Kyra Davis: “Thank You, Maureen Dowd!”

Kyra Davis was one of the many authors with something to say about Maureen Dowd’s anti-chick lit column over the weekend (I collated a lot of responses at my other blog, GalleyCat). Davis, who has appeared as a guest author here before, is the author of several novels for Harlequin’s Red Dress Ink and Mira imprints, including last fall’s So Much for My Happy Ending.

kyradavis.jpgWhen I read Maureen Dowd’s column, my initial reaction was one of gratitude and relief. It’s nice to know that, while chick lit books aren’t selling as well as they used to, the genre is still successful enough to tick off the literary elitists: If imitation is the sincerest form of flattery, animosity is a close second.

Once the giddiness elicited by Dowd’s harsh critique subsided, I started thinking about the issues raised in her piece. For instance, Dowd was indignant to find that her local bookstore had the audacity to put Sophie Kinsella’s books next to Rudyard Kipling’s. I can see her point. How dare they shelve their books in alphabetical order? Everybody knows that they should be organized in order of greatness. They should start with Lynn Schnurnberger’s The Botox Diaries and work their way up to Dante’s Inferno.

And of course she’s right to be horrified by the pink cover put on Romeo And Juliet. It would be awful if someone who wouldn’t normally read Shakespeare became compelled to pick up one of his greatest plays because of its new girly cover. Shakespeare’s plays should all be bound in black so that those who buy them can flaunt their somber attitude about literature, even if what they’re reading is a play about a guy with a donkey head being romanced by the queen of the fairies.

But perhaps I’m not going far enough. Maybe the classics should come with their own dust so they look like old collectors items and the chick lit books should be put in a dark corner somewhere in hopes of shaming those who dare to seek them out. No one has the right to look to literature as a form of escapism. If a woman wants to be entertained she should turn on her TV like a normal American. Literature isn’t supposed to make us laugh. It’s supposed to make us wiser and depressed.

And there’s no denying that Dowd was right on the money when she cautioned her readers not to put chick lit books in the same category as the books of Jane Austen. Austen’s books weren’t just about her characters; they were about the times those characters lived in. When we read Pride and Prejudice, we are treated to a new perspective on the societal norms and expectations of nineteenth-century women. But chick lit is completely different. How could a novel about a single, thirty-something woman struggling in her career and worried about her weight be in any way reflective of a time in which obesity has become an epidemic and women are working longer hours and marrying later in life than ever before? The very idea that these books have any cultural significance is preposterous!

So thank you, Maureen Dowd, for being brave enough to publicly ridicule chick lit. You are one of only a thousand or so people who have had the courage to do so. It’s refreshing to have an esteemed journalist of the New York Times give us all permission to judge an entire genre of books by their covers.
★ ★ ★
• [Exercise requirements]:
#1 Write out the passage of the essay on Maureen Dowd's column between "So thank you, Maureen" and "by their covers.", inclusive.
#2 In the essay on Maureen Dowd's column, which two Harlequin imprints are named as publishers of Kyra Davis's novels?
The material after the essay on Maureen Dowd's column plays no part in this work.
★ ★ ★
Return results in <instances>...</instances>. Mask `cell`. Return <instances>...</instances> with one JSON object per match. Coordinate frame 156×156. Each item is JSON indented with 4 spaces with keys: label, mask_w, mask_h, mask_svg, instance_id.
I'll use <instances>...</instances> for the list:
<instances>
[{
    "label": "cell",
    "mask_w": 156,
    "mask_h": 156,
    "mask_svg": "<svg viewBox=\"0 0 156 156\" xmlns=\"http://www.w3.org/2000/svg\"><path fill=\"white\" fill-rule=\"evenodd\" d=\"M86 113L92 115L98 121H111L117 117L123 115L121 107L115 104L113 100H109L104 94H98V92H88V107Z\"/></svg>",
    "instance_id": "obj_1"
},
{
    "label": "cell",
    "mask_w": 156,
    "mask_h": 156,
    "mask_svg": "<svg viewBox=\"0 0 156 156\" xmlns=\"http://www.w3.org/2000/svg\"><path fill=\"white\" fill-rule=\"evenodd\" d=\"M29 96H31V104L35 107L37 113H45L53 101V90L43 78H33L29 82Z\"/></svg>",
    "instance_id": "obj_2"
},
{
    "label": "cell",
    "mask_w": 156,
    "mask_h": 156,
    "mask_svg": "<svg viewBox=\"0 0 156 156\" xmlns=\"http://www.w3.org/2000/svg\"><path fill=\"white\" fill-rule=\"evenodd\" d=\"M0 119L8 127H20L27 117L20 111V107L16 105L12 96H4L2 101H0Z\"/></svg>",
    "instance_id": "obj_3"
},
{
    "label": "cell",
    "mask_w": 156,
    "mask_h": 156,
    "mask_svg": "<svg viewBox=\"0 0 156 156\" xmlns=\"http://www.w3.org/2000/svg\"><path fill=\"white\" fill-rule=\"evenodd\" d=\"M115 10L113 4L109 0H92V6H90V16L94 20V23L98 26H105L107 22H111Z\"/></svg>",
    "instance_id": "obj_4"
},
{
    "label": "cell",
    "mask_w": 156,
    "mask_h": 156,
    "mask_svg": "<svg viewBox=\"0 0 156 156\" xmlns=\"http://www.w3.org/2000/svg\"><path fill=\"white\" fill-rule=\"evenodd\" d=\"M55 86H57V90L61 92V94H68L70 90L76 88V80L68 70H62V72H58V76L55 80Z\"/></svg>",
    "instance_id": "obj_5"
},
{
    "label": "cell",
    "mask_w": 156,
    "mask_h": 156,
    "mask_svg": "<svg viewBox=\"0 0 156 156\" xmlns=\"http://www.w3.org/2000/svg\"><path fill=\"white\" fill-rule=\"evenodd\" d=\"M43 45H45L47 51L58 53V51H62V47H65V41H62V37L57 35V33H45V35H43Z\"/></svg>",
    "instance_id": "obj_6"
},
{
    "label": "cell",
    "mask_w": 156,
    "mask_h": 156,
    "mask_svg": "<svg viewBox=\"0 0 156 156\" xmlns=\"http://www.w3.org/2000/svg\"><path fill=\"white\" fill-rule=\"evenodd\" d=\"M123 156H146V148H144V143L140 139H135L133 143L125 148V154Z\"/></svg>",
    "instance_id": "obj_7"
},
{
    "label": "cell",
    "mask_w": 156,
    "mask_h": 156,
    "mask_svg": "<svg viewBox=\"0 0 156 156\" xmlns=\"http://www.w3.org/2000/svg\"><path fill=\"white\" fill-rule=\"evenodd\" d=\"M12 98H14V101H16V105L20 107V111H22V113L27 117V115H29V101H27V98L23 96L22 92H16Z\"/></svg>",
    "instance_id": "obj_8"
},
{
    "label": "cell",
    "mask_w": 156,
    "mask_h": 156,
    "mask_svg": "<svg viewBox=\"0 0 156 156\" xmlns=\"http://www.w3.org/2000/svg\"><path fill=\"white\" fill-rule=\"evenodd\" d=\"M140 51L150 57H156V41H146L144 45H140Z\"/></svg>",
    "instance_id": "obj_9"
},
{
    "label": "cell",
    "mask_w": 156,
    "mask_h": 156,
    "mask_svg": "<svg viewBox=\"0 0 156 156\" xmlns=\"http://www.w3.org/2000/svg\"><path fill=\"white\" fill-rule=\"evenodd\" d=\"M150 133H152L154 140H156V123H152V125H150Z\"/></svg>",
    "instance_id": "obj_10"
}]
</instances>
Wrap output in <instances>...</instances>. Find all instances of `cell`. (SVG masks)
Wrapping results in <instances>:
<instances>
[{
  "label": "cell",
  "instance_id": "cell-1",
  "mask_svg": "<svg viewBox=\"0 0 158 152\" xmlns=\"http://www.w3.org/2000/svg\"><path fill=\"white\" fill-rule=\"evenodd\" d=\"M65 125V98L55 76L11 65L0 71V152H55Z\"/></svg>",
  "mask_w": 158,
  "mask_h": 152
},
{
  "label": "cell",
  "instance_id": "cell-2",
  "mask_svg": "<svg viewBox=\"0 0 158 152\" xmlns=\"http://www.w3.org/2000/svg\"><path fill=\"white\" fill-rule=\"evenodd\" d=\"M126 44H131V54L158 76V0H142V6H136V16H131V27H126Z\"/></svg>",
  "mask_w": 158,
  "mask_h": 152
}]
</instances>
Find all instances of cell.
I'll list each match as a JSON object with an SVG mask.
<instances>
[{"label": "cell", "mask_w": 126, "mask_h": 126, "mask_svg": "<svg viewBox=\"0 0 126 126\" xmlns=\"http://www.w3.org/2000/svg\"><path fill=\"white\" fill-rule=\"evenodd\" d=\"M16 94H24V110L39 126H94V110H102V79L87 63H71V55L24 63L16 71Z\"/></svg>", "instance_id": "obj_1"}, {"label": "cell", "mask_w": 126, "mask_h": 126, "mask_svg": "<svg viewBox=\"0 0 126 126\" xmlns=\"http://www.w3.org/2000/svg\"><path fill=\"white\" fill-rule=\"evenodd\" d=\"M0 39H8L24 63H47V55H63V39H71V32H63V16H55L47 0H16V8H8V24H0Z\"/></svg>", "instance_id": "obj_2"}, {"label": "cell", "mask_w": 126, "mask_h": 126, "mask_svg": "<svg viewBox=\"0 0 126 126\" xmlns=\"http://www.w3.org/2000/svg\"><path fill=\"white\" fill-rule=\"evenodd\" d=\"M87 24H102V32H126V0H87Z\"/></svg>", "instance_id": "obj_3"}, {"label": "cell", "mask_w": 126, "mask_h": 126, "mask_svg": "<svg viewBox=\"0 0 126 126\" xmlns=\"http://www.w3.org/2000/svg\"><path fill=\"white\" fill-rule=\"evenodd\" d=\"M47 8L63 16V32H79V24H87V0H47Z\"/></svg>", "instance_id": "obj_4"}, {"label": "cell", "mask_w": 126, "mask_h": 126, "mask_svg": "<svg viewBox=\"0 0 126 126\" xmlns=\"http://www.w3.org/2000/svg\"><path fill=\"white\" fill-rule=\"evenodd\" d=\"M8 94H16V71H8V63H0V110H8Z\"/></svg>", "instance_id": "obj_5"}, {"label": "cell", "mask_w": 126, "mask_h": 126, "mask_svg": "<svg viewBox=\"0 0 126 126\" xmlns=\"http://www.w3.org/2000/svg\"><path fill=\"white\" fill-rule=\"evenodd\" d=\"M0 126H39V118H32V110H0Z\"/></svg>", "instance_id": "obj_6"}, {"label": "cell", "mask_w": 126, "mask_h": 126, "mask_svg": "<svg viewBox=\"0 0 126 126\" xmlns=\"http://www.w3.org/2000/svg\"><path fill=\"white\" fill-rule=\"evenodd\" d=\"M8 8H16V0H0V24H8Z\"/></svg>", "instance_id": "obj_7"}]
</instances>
★ ★ ★
• [Outputs in order]:
#1
So thank you, Maureen Dowd, for being brave enough to publicly ridicule chick lit. You are one of only a thousand or so people who have had the courage to do so. It’s refreshing to have an esteemed journalist of the New York Times give us all permission to judge an entire genre of books by their covers.

#2 Red Dress Ink and Mira.